### [PROBLEMS TO SOLVE]
1) According to the passage on hospital reform, how many of the 24 recommendations will Hunter New England Health and Calvary Mater Newcastle support?
2) Resume the passage on hospital reform after its final sentence.

### [GIVEN PASSAGE]
I find it alarming that any state health minister would be happy to take federal funding but not be willing to be accountable for its expenditure. Whilst our health and hospital reforms have begun to make a difference there is still much to do to bring transparency to resourcing levels, treatment and care standards and patient outcomes. But the report has now been released and we are told that of the 24 recommendations made in the review, 21 will be supported by Hunter New England Health and Calvary Mater Newcastle.

There is insufficient time in this debate to go to all the recommendations but I mention two. Recommendation No. 2 is that there be no further expansion of sites in the Hunter New England Health area until there is an appropriate increase in medical oncologists. It is a bit catch-22. It sounds sensible on the surface as long as it is constantly reviewed against actual need and actual resources and not used as an excuse to defer justified expansion or to ignore serious recruitment of medical oncologists.

### [RECORDS]
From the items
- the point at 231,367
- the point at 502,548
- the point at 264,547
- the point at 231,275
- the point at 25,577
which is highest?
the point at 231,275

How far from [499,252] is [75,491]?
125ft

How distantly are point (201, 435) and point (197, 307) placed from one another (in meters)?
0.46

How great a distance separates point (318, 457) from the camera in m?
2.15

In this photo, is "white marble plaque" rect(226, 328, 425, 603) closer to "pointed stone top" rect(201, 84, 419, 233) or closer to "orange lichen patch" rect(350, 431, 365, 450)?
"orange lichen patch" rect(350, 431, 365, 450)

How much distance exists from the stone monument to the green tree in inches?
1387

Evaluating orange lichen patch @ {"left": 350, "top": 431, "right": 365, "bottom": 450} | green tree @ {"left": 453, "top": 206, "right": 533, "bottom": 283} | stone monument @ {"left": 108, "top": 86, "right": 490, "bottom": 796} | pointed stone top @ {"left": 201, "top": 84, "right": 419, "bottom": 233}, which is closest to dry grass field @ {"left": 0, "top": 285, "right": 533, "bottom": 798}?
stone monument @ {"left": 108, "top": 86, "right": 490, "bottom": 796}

---

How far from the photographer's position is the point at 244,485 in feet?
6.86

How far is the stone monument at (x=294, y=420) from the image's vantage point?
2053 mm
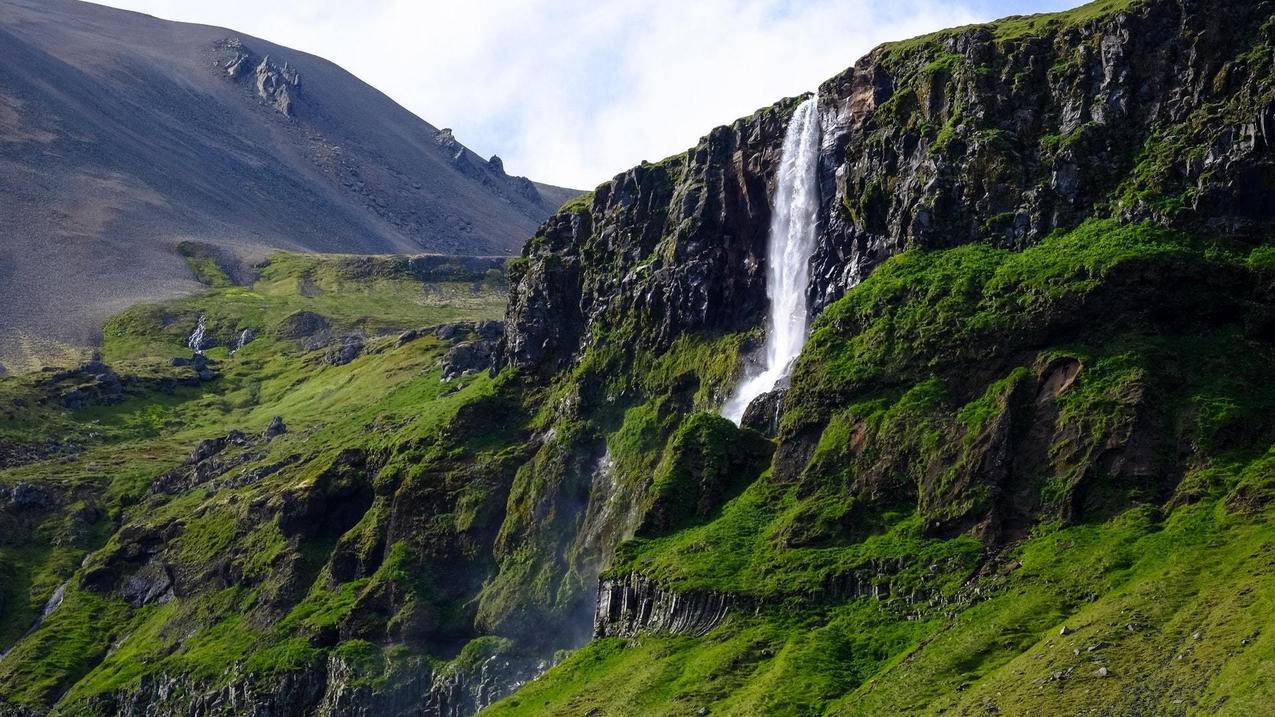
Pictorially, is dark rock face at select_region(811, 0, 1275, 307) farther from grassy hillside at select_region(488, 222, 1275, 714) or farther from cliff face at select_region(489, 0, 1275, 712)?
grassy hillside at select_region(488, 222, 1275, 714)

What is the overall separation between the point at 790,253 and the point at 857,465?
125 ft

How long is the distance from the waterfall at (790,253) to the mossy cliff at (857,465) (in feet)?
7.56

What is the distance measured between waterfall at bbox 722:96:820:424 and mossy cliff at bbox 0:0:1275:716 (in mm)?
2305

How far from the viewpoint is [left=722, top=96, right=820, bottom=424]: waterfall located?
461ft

### [RESULTS BY TASK]
1) 21

2)
Recommendation No. 5 is for the reinstatement of the triage oncology nurse and that role's expansion to include coordination of chemotherapy treatments in the day oncology unit and the Inpatient Oncology Unit. The review found the current system of registrars is inefficient, contributing to longer waiting lists. Anyone who has sat in a hospital knows that in the hospital environment registrars are stretched thin and often are not available. A dedicated trained triage oncology nurse could make a real difference.

Of the three recommendations not supported I highlight two that recommended structural change—recommendation No. 22 goes to achieving a consistent approach to nursing practice and recommendation No. 10 suggests a holistic approach by the many cancer related services. So apparently a unified and integrated approach is not supported. As a consumer, that is what I would really like to see. As the member for Newcastle, I think the people I represent would like that possibility explored further and I do not intend to let that ideal slip away. If patient need and care was central to any structure of cancer services then I think integration of services and the setting up of pathways that link those services to guide both patients and their medical professionals would be critical to optimising successful outcomes in patient treatment and care. I would also think they would be critical to removing any inefficiencies and duplication. I think a consistent high-level approach by most practitioners would also be something that every patient would want to see.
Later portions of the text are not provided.